> [What to do] Can you extend the Little Princess forum thread with a few more replies that follow its last post?

> [Passage]
════════

# Little Princess



## princessgolden (Aug 11, 2008)

awww look at our little princess!!!


----------



## Penny & Maggie's Mom (Oct 4, 2007)

Oh, how precious. I love her coloring. Is she the only female??


----------



## americangolden (Aug 11, 2008)

Yup, she was the first born of the litter and the only female. She has 7 brothers .


----------



## Heidi36oh (Feb 27, 2007)

She is so adorable, can't wait to see more pictures.


----------



## Pointgold (Jun 6, 2007)

Congratulations! Which breeder are you getting her from?


----------



## BeauShel (May 20, 2007)

She is a real cutie and that picture of her playing football with her brothers is so sweet.


----------



## olik (Apr 13, 2008)

oh,so precious!


----------



## Ruby'smom (Feb 4, 2008)

what a cutie :


----------



## norabrown (Jul 20, 2007)

Awww...puppies!!!


----------



## americangolden (Aug 11, 2008)

Can't wait till we can take her home, time needs to go by faster


----------



## Debles (Sep 6, 2007)

Which breeder did you end up going with? I swear I thought it was just last week you were asking for breeders?
She is just totally precious!


----------



## sharlin (Feb 26, 2007)

Oh No!!!! 3 weeks old and already wrapped in a purple boa!!! I'm gettin' the feeling somebodys gonna be spoiled!!


----------



## americangolden (Aug 11, 2008)

We found a breeder in the city we are moving to that coincidently had puppies , and yes she is going to be a spoiled girl lol


----------



## Old Gold Mum2001 (Feb 25, 2007)

Awwww  precious lil Princess!!!

════════

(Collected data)
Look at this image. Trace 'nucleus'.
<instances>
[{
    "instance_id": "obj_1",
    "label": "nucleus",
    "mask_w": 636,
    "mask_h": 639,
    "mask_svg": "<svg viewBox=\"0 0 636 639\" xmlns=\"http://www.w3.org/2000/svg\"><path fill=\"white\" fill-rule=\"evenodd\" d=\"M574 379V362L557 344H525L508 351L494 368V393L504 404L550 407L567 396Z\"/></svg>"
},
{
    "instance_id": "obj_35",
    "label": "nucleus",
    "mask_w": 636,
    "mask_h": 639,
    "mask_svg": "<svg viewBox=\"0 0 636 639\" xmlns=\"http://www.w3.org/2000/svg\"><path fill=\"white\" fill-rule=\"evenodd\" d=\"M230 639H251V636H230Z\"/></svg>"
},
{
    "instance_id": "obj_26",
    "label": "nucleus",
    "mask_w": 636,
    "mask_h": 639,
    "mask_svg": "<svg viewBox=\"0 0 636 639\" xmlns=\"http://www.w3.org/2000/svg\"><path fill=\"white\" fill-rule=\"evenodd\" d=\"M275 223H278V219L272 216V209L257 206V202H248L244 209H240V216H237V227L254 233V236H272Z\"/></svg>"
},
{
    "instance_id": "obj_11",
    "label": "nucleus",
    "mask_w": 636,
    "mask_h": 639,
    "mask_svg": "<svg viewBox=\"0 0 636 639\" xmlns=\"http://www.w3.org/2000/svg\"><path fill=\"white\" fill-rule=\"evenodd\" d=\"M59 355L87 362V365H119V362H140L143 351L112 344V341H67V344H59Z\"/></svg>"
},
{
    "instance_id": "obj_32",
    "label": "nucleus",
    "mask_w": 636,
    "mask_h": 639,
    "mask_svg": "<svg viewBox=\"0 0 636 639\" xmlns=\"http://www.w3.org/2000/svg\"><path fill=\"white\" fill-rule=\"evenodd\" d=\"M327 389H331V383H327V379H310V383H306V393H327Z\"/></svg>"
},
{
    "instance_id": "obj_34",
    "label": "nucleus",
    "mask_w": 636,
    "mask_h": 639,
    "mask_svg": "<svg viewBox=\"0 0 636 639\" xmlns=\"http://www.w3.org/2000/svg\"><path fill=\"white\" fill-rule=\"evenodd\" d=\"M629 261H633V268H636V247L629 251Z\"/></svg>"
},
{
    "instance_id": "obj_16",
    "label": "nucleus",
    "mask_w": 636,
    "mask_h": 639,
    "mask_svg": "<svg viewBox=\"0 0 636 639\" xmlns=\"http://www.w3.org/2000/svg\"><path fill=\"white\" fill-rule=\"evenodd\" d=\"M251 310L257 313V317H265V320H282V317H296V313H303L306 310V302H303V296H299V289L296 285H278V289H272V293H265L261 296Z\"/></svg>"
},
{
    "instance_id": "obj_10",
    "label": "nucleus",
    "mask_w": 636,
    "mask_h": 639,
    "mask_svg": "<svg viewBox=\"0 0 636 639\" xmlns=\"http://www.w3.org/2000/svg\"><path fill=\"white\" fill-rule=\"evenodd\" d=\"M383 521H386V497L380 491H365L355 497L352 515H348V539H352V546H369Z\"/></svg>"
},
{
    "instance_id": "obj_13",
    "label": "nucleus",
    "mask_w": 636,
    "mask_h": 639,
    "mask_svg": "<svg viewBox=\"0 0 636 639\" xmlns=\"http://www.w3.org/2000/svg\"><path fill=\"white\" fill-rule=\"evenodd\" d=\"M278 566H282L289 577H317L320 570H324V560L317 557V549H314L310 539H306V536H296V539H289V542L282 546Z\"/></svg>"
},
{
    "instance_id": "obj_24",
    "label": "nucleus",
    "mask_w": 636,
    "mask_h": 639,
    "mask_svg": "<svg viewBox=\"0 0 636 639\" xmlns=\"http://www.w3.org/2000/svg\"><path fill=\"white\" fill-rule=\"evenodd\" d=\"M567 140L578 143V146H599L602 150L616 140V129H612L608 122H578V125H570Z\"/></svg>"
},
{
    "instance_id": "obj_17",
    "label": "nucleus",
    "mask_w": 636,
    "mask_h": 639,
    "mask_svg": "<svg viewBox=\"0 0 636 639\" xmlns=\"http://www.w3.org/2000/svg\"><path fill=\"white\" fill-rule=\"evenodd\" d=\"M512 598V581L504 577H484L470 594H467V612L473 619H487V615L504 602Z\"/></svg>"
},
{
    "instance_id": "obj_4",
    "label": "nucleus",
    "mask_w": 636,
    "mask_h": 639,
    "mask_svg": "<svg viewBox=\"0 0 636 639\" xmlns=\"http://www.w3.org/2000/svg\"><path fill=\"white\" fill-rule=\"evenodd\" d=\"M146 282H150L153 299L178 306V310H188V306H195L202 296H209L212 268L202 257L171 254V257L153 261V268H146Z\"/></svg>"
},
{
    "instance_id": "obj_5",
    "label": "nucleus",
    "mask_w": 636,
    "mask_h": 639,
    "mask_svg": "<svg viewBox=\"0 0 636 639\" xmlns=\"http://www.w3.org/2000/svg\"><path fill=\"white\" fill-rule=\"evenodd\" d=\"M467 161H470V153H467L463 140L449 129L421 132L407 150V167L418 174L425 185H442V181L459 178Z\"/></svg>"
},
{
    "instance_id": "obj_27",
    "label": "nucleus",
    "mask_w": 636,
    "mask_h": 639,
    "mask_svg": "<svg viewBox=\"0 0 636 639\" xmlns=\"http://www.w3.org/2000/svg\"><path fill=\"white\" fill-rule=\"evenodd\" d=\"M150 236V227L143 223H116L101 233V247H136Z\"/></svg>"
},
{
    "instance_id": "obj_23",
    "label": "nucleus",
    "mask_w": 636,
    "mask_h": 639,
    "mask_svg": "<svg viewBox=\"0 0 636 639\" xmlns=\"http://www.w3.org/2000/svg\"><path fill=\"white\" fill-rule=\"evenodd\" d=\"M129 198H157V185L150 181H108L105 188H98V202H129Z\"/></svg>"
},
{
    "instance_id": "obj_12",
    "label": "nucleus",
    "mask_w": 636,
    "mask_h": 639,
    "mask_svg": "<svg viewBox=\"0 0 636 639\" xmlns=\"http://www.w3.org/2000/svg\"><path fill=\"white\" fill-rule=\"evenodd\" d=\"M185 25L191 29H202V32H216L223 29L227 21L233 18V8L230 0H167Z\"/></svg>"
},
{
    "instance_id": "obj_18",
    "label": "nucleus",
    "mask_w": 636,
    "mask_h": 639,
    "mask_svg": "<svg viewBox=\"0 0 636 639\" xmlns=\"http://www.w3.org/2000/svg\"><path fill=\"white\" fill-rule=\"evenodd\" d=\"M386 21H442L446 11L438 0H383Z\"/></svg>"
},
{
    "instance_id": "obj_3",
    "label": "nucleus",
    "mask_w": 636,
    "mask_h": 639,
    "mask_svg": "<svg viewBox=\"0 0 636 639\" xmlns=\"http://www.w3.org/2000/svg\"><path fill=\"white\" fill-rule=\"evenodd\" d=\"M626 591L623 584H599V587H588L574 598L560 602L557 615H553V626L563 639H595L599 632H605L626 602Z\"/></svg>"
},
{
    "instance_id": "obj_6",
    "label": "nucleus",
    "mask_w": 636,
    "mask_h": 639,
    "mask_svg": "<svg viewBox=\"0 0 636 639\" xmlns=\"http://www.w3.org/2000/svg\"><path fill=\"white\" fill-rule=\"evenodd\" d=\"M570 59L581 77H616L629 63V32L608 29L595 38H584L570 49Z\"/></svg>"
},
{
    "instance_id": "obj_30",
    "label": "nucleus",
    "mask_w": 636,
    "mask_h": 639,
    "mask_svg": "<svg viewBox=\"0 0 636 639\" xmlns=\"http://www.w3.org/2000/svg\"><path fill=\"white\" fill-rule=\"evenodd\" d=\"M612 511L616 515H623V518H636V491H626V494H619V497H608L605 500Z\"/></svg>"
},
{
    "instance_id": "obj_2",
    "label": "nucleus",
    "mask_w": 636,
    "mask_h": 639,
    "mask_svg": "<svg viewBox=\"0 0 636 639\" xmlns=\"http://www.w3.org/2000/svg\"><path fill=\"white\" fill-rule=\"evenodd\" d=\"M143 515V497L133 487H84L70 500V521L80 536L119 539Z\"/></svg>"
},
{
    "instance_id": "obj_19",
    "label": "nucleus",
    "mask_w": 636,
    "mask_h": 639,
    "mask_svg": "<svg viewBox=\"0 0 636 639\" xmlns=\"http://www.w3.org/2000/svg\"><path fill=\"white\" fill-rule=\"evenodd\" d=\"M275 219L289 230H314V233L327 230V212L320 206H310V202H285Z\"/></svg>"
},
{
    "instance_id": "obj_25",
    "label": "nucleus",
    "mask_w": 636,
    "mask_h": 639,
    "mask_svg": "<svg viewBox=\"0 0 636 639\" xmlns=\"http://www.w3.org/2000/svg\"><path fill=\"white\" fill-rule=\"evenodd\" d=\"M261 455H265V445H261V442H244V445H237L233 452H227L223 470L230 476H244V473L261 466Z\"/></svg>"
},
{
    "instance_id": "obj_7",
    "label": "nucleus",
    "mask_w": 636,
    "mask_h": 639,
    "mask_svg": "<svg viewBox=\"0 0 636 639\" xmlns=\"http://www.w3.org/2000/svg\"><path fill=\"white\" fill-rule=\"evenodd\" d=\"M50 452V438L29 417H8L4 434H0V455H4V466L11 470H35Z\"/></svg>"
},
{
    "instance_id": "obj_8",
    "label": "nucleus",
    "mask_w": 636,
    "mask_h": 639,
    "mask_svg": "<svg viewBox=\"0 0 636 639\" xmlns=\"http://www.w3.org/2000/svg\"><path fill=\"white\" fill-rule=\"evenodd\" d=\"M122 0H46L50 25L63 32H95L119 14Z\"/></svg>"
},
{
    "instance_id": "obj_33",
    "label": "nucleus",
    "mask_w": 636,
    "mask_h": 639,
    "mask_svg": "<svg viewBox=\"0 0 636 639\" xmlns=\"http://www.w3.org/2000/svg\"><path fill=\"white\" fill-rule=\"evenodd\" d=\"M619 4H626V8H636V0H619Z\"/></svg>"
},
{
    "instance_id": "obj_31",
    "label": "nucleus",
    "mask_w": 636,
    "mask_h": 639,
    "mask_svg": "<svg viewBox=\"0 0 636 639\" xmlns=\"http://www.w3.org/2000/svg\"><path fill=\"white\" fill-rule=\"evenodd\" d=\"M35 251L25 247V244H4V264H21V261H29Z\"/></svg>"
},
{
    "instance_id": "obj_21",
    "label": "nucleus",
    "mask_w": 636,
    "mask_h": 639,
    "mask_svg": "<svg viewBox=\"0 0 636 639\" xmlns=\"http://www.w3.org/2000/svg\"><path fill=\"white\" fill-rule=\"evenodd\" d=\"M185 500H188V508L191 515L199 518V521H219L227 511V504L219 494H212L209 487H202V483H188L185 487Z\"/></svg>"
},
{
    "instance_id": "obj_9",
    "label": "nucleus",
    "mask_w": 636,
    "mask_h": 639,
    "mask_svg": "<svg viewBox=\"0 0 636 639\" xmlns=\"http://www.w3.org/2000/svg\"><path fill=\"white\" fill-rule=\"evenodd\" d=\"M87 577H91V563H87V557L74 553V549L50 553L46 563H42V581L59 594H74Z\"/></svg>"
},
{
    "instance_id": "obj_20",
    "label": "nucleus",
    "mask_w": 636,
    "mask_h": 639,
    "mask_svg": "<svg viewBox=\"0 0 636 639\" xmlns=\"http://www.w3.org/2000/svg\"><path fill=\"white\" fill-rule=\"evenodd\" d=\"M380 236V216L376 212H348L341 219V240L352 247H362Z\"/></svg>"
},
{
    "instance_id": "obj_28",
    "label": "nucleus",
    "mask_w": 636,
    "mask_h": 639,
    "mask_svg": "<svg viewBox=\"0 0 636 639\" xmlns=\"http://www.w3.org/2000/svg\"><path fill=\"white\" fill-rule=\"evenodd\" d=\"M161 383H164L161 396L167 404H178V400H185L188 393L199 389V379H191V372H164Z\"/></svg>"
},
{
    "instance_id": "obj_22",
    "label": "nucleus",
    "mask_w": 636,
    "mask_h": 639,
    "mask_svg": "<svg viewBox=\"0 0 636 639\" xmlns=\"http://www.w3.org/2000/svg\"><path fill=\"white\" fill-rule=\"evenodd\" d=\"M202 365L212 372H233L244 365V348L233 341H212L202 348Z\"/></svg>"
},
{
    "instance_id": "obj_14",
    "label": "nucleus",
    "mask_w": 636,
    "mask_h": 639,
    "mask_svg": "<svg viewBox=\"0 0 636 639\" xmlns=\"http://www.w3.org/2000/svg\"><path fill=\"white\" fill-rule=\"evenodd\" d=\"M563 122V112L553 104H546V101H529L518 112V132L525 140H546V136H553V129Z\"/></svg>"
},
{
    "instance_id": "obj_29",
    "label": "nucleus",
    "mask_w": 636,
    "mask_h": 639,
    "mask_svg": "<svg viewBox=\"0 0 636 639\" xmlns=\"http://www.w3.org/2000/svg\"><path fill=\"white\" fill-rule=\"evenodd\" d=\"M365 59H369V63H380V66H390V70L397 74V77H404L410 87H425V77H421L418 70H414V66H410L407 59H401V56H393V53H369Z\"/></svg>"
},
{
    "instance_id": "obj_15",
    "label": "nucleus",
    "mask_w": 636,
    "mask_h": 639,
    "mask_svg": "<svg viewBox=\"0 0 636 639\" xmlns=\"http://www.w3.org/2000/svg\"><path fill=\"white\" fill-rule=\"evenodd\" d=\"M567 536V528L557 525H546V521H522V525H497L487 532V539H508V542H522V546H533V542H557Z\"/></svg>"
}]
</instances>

════════

> [Output for this task]
----------



## americangolden (Aug 11, 2008)

Sleeping with brothers


----------



## amy22 (May 11, 2008)

How Cute!!!!!!!!! : )


----------



## Oaklys Dad (Dec 28, 2005)

You must be chomping at the bit to bring the little girl home so you can spoil her rotten. What a little cutie. I'm looking forward to watching this one grow up here on the forum.


----------



## americangolden (Aug 11, 2008)

Saw her again tonight she is really growing! She is walking now kind've wobbly still hehe. Oct 11th, can't wait to bring her home!!


----------



## princessgolden (Aug 11, 2008)

There's a week 4 picture of her  Americangolden and I got to go see her again tonight!


----------



## americangolden (Aug 11, 2008)

Yup she is really growing fast!


----------



## americangolden (Aug 11, 2008)

Added a bunch of pictures of her and week 5 pictures when we saw her last night. She is really growing up . So excited when we can take her home!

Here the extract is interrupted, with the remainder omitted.